Sam and Jimmy laughed.
“All right, then, Mr. International Man of Mystery… Tell me what you know about psychopaths.”
“They tend to fall into four categories—narcissistic, borderline, sadistic and antisocial.”
“I can see Stahl in the last two—sadistic and antisocial. He seemed to take great pleasure in tormenting the people who worked for him, and no one liked him.”
“Not to mention what he did to you the second time,” Vernon said, glancing at her in the mirror.
“Not to mention.”
“Anyone who can do something like that to another person is a textbook psychopath,” Vernon said forcefully. “They also lack compassion and empathy, but can phone it in when needed, such as a police officer on the job doing the bare minimum while satisfying his psychopathic tendencies on the side. I think if you were able to go back to examine his childhood and life before he joined the department, you might see the signs were there.”
Sam made a note to have someone investigate Leonard Stahl’s earlier life. “Wouldn’t that have shown up in the due diligence the department did before they hired him?”
“If they did it,” Vernon said. “We’re talking thirty years ago, right?”
“Yeah, about that.”
“Who knows how thorough they were in vetting people back then, especially if they were desperate for officers?

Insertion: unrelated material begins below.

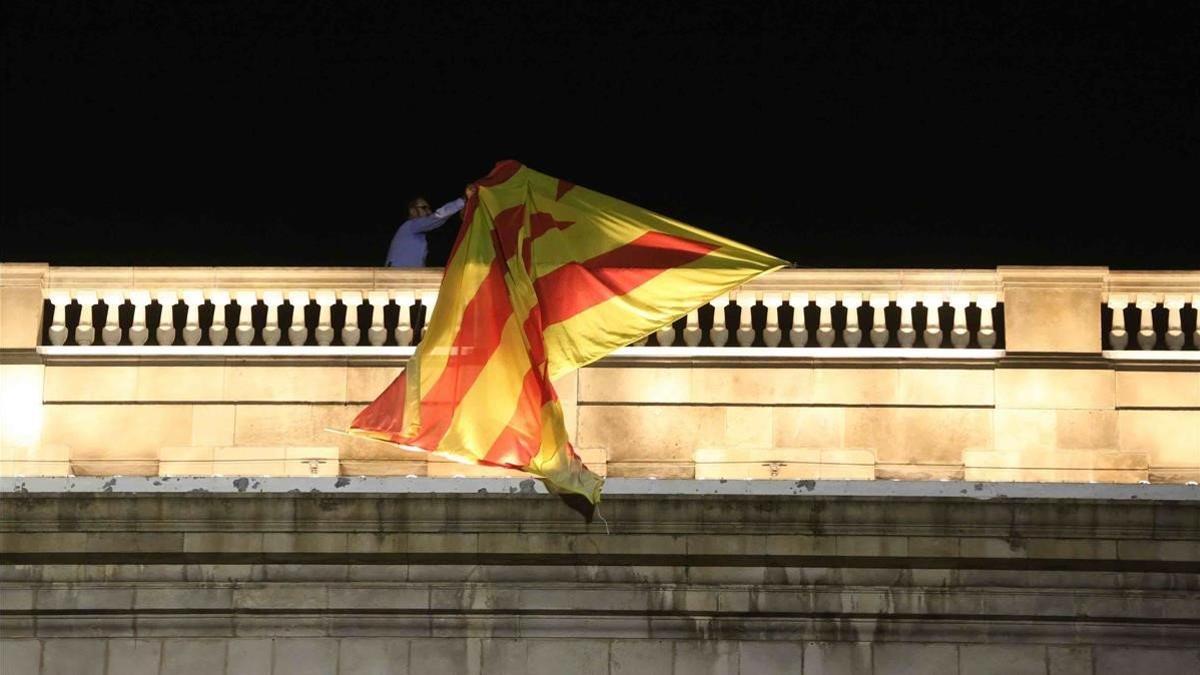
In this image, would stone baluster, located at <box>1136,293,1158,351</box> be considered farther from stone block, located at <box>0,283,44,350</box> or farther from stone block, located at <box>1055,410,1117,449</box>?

That tends to happen after times of unrest when people get to see the downside of policing or in cases of police behaving badly, which gives potential officers pause about wanting to join a department.”
She wanted to talk to Dr. Trulo about what sort of psychological tests had been given to prospective officers at the time Stahl was hired. Sam recalled a rigorous screening after she applied, but who knew what they did thirty years ago?
Her father would have known, and she wished more than anything that she could call him to ask. Since she couldn’t, she sent a text to Captain Malone. Question: What kind of psychological testing did you guys go through before joining the department?
He replied a few minutes later. Not much. Wasn’t as big of a thing back then as it is now. The department was vigorously recruiting when our group came in following a hiring freeze that had left them seriously shorthanded.
We need to do a deep dive into Stahl’s past, his childhood, etc. Especially in light of what Gonzo and Cruz learned yesterday.
Will ask someone to do that and report back.
Thanks.
Next, she texted Dr. Trulo. In light of the new info on Stahl, I’m wondering if there’s any insight from your end that might help us to wrap our heads around the possibility that a serial killer was working in our midst.